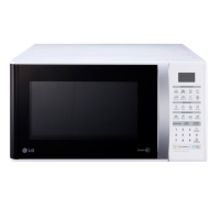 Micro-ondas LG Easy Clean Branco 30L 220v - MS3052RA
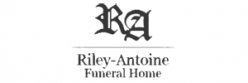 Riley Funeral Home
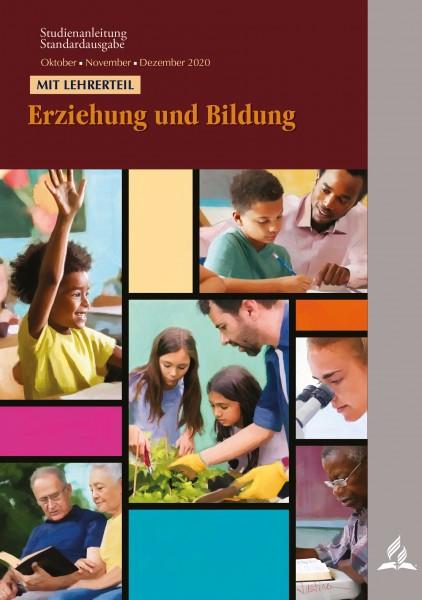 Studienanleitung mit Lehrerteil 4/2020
■ ■ ■
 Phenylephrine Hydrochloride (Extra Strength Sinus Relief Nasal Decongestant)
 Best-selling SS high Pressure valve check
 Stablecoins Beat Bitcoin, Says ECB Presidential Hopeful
■ ■ ■
Exercise: Only the lines starting at the one with "Riley Funeral Home" and ending at the one with "Studienanleitung mit Lehrerteil 4/2020" should be printed, each exactly as it appears in the material above; the pictures are to be omitted.

Solution below:
 Riley Funeral Home
 Studienanleitung mit Lehrerteil 4/2020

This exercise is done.